Relational And Trees

I am not sure relational by definition excludes tree-friendly operations. Some vendors have added tree-friendly operations.

Question: Did DrCodd exclude tree operations from ever being added to root relational operators? If he did, can he be "overridden"? Can tree-friendly operators be derived from the original set? It does not look possible to me.

No Dr. Codd most certainly did not exclude anything. Actually, by ChrisDate's definition a proper relational database should include a transitive closure operator. Which is all you need to operate on trees. SQL 99 goes further and provides WITH RECURSIVE syntax, that is more general than transitive closure, and it is even implemented partially in the current IBM DB2 version (8.1).

There are various ways to represent trees in relational tables. The simplest is a "parentID" to refer to the key of the parent. (Root has zero or null parent.) Another technique is to have a path column where paths are separated by a special character such as a dot. But navigating these requires some string parsing and comparing. There are yet other approaches which I will try to provide links to later.

In addition to the methods mentioned above, there is also the "nested set model". This model allows retrieval of an entire subtree in one step, without any joins. Of course, it has its own set of problems too.

Possible tree-friendly operators

traverse(entity, parentColumnName, parentID, orderType,...) - return all children under parentID as named in parentColumnName. orderType is the traversal type, such as left shallow, left deep, right shallow, right deep (do we need another ordering parameter?). Original relational operations did not define ordering of result sets, so how to deal with this is controversial. Perhaps just have it add an extra virtual column that provides a sequence, and maybe also indent level. If you later want to sort on that info, you can. A null or zero parent ID would mean start at the top. Here is a fuller set of possible parameters:

The node sequence will not be a unique value, for there may be many nodes at the same branch and level. For ordering of those nodes under the same branch and level, use the node sequence in conjunction with other operators. See TopsQueryLanguage for some possibilities. It may require two passes through orderBy operator, one before and one after.

I realize this is a lot of parameters. If you can think of a simpler way, I am all ears.

Maybe something similar can be devised for graph traversal.

TheThirdManifesto, which can be considered in many respects the definitive documentation of the RelationalModel, defines a transitive closure operator in the RelationalAlgebra for this purpose. (...which I noticed after I wrote this, is mentioned at the top of this page. Muy bad.) I believe practical application of this low-level operator is still a matter of some research, however. -- DaveVoorhis

In QueryTraversalVersusRecursion, it may be argued that such is not in the spirit of declarative languages.

Why is a transitive closure operator not in the spirit of declarative languages? -- DV

In declarative form perhaps it would look the same. I am not sure what kind of interface you have in mind. It is any kind of recursion that I feel doesn't fit the flavor. To me, recursion is "how", not "what". (However, the difference may be a matter of interpretation.)

(I second that opinion - recursion and transitive closures are mechanisms, not declarations of intent. E.g. with the basic 'Select' operator, you're saying "I want things from this table that meet these constraints". However, with transitive closures and recursion and the sort of pointer-hopping you typically see with trees, you end up saying: 'take the set R, apply transitive-closure to R, apply join, apply filter to result, return result'. Constraint-based programming is the only 'true' declarative programming. You should just be saying: 'Viewing this table as representing a set of trees with root-nodes described by property R and [... more view-stuff here that could be associated with table in meta-data ...], give me all all node-triples where the first node is a root of a tree and the two sub-nodes are descendents where the left node has properties X and the right node has properties Y', or even just 'Give me all root nodes of trees that have one descendent with properties X and another (different) descendent with properties Y'. I.e. you name the constraints, and the query processor figures out how to fulfill it. This isn't a description in terms of what to do (e.g. transitive closures and filters and joins) to find those requirements, but rather just what you want at the end.)

— Tasks and exercises —
1. In the page on relational databases and trees, which IBM DB2 version partially implements the WITH RECURSIVE syntax?
2. Name every traversal type that the page on relational databases and trees gives as an example value for orderType.
3. Write a continuation of the page on relational databases and trees, picking up after its last sentence.

— Data lines —

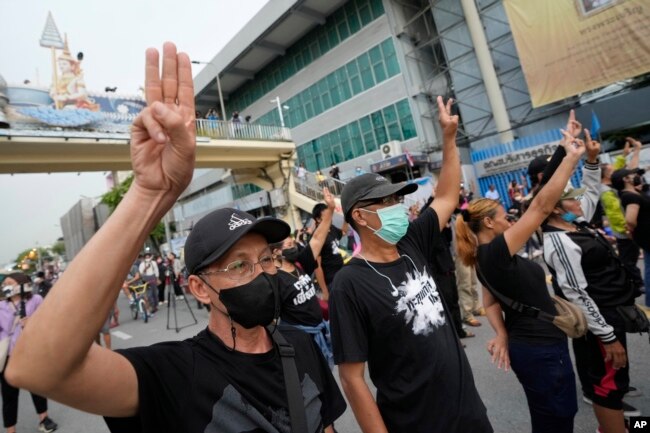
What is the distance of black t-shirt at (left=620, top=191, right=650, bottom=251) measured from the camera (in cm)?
385

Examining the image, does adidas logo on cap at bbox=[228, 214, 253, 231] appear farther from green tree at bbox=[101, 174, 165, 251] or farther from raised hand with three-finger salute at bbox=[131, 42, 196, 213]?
green tree at bbox=[101, 174, 165, 251]

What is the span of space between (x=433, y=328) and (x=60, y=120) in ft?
44.0

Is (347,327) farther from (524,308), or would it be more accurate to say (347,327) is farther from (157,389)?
(524,308)

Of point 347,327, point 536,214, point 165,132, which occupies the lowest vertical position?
point 347,327

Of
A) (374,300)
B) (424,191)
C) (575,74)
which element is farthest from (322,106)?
(374,300)

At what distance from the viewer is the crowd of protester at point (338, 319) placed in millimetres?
928

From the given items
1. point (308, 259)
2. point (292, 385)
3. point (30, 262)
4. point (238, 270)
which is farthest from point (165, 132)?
point (30, 262)

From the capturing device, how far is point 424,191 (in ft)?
48.7

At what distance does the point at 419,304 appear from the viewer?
75.1 inches

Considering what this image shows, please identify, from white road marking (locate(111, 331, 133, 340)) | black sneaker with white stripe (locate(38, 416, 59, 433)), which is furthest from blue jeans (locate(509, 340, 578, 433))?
white road marking (locate(111, 331, 133, 340))

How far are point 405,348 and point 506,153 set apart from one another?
15.8 m

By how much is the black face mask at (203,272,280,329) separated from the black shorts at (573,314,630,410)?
238cm

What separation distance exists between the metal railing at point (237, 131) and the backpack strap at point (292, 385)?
13.0m

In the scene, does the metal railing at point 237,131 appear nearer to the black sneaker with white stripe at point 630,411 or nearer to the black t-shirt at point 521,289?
the black t-shirt at point 521,289
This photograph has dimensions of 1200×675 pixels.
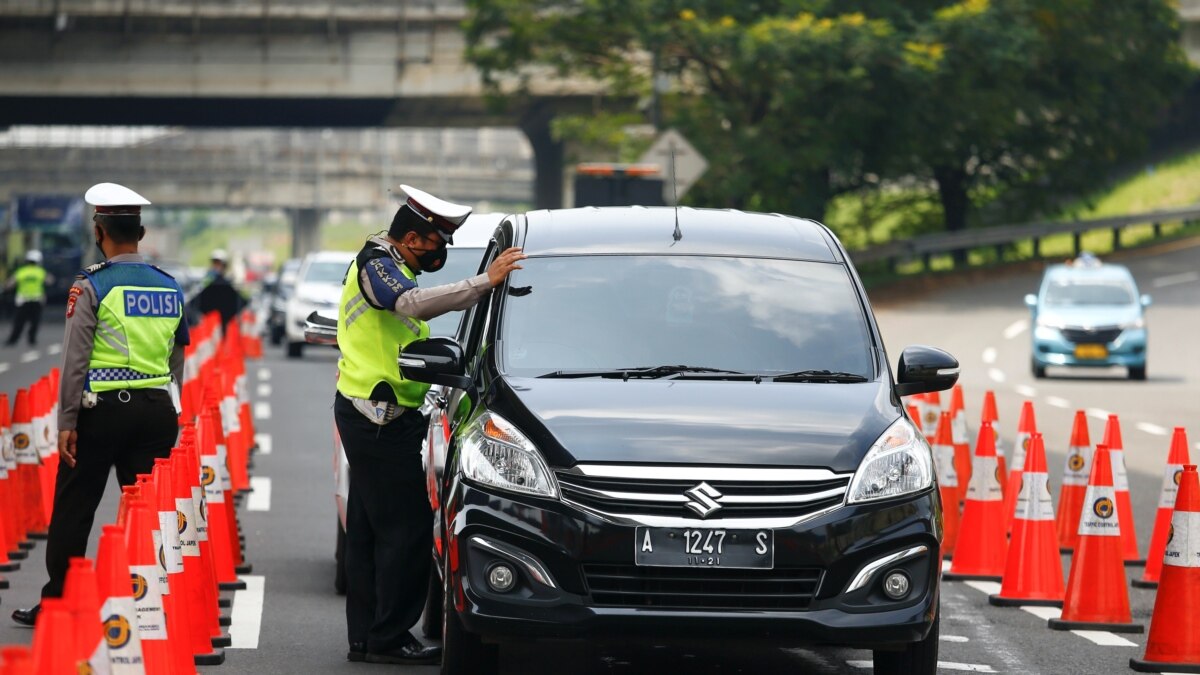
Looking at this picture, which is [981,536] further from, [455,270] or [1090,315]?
[1090,315]

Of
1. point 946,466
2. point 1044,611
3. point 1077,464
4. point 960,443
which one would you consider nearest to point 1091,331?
point 960,443

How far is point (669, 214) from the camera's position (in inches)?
337

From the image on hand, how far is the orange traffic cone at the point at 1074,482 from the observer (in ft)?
39.2

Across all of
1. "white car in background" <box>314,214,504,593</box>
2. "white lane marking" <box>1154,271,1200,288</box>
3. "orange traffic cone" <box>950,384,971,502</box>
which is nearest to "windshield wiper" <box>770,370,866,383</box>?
"white car in background" <box>314,214,504,593</box>

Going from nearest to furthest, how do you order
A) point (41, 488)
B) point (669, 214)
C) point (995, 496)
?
1. point (669, 214)
2. point (995, 496)
3. point (41, 488)

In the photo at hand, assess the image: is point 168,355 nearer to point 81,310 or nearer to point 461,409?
point 81,310

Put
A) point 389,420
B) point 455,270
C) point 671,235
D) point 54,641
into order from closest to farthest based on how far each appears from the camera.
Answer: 1. point 54,641
2. point 389,420
3. point 671,235
4. point 455,270

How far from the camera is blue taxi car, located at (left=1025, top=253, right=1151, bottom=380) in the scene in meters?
30.1

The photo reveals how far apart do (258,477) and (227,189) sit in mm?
87478

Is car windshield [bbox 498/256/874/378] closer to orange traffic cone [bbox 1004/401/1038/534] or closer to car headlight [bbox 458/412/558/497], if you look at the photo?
car headlight [bbox 458/412/558/497]

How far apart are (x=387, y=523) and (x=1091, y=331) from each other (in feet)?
76.7

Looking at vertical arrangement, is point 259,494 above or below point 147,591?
below

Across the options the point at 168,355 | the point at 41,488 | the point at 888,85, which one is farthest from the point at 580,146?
the point at 168,355

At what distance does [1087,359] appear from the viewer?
30.2 m
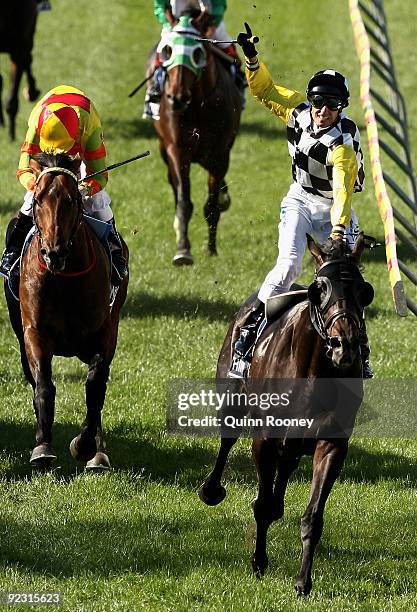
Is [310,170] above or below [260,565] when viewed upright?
above

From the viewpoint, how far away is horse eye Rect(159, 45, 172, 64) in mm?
14477

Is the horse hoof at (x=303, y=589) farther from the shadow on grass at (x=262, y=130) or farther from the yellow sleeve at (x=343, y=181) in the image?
the shadow on grass at (x=262, y=130)

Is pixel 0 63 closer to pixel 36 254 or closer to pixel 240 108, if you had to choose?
pixel 240 108

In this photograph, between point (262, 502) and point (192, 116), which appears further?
point (192, 116)

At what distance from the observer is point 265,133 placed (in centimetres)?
2142

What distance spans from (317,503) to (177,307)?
6.84 m

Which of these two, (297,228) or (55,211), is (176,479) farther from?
(55,211)

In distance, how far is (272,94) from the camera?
906cm

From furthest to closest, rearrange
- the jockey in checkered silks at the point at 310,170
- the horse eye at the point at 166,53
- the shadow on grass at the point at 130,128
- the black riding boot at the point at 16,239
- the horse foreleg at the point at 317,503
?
the shadow on grass at the point at 130,128, the horse eye at the point at 166,53, the black riding boot at the point at 16,239, the jockey in checkered silks at the point at 310,170, the horse foreleg at the point at 317,503

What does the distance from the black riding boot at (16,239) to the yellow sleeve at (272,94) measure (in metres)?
1.97

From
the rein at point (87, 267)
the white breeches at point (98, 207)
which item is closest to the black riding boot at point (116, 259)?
the white breeches at point (98, 207)

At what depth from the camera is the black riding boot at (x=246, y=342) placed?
322 inches

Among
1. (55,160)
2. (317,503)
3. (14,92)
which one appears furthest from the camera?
(14,92)

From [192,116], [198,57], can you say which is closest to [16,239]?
[198,57]
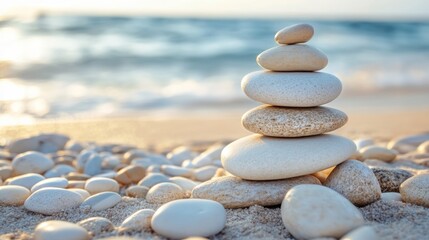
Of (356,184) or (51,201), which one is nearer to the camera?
(356,184)

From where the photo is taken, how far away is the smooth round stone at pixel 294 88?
2867 mm

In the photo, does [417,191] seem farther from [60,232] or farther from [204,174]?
[60,232]

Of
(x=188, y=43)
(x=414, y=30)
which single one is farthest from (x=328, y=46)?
(x=414, y=30)

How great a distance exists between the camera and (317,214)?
7.57ft

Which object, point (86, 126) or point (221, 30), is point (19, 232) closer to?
point (86, 126)

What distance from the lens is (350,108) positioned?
7.59 meters

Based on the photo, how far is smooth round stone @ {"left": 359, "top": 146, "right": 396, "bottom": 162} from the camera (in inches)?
163

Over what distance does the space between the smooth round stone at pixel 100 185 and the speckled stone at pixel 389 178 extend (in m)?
1.68

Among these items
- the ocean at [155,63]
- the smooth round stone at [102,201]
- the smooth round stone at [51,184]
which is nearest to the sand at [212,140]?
the smooth round stone at [102,201]

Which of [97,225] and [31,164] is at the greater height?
[97,225]

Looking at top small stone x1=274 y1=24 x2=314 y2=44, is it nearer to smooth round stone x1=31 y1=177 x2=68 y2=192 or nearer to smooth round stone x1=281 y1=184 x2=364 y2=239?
smooth round stone x1=281 y1=184 x2=364 y2=239

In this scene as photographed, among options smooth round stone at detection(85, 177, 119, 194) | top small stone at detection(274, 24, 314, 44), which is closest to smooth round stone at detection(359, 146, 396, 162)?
top small stone at detection(274, 24, 314, 44)

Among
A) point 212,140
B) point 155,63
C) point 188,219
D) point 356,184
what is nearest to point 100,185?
point 188,219

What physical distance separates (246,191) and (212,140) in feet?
9.63
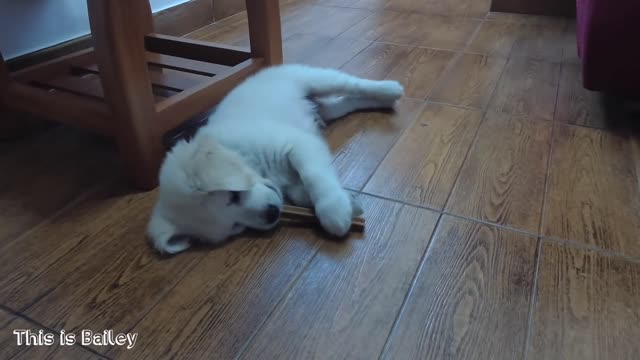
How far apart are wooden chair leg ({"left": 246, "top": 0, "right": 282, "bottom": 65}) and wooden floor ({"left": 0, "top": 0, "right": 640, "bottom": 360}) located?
0.99 ft

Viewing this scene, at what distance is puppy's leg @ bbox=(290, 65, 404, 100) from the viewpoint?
130 cm

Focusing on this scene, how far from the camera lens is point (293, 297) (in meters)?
0.82

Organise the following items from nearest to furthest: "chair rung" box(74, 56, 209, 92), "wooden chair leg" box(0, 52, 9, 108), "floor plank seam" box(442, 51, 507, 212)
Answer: "floor plank seam" box(442, 51, 507, 212)
"wooden chair leg" box(0, 52, 9, 108)
"chair rung" box(74, 56, 209, 92)

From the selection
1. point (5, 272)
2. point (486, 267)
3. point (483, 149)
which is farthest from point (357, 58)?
point (5, 272)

— Results for each task —
1. Version 8.1.

2. Left shallow, left deep, right shallow, right deep.

3.
In the RelationalModel described in TheThirdManifesto, a unary transitive closure operator is defined. Should a single, self-contained operator be considered declarative or imperative? Does a series of linearly-executed declarative statements, as is frequently used in SQL, represent imperative programming or declarative programming? Is the RelationalModel best leveraged via an imperative language, a functional language, or a declarative language? Is it possible to unambiguously define clear boundaries between these? I think these are partly philosophical questions, and partly subjects for further empirical research.

That said, I am increasingly of the belief that effectively representing and manipulating graphs & trees is outside the RelationalModel, and would be better handled by a "graph algebra" and associated structures built for the purpose and embedded in DBMSes along with complete implementations of the RelationalModel, plus operators for (where appropriate) converting between relations and (sub)graphs and/or trees. However, I freely admit this is idle speculation. -- DaveVoorhis

A series of linearly executed declarative statements is imperative in nature.

It is possible to define clear boundaries between imperative, functional, and declarative expressions, but language necessarily crosses these boundaries. That is, a particular language expression might describe action vs. calculation vs. result, but working with that expression will demand the others: describing results of actions, describing results of calculations, performing actions in order to complete calculations, calculating actions, planning (result-of-action), and constraint (result-of-calculation)). For example, to describe what you want, you'll need to describe an abstraction. Abstractions are equivalent to patterns, which are equivalent to functions over propositions in a logic language. Thus, describing what you want will require describing a calculation. Always. Even "find me all dogs" requires calculation of sensory-data or object-data against the pattern associated with "dog", and I described said pattern with said word.

Relational model aside, the ideal way to express a query is declarative: describe what you want to learn from that data (e.g. "which breeds of dogs are most common Paris?" or "what hair-care products are popular in Rome?"), and whatever database management system you're using will evaluate that expression of what you want to learn, will compute an efficient mechanism on how to accomplish that goal, and then will proceed to accomplish this for you. Ideally, one can also subscribe to something like a query, allowing for both immediate feedback and updates when things change ("keep me up-to-date on the life of DaveVoorhis") which ultimately requires that the database keep data about what it's already told me (or that I accept a lot of redundant data).

You express as growing opinion that "effectively representing and manipulating graphs & trees is outside the RelationalModel". With this, I half-agree. It is very important to remember that the relational model was designed for representing data, with each tuple representing a datum. Representing values is completely outside the domain of the RelationalModel. Values can include trees and graphs; those sorts of values should be tuple-attributes in the RelationalModel. However, when representing data about things that are by nature hierarchical (e.g. fact:"the U.S. Fish and Wildlife Service is part of the United States Department of the Interior") then this would be within the domain of the RelationalModel - the representation of data. If the RelationalModel is weak when working with hierarchies (and it is) this represents a real weakness in the model.

I would like to see what the declarative competitors are to relational before dismissing relational for tree and graph handling. Is the argument that no satisfactory declarative approach can be found for trees & graphs, or that only relational, and not all of declarative space, is the problem?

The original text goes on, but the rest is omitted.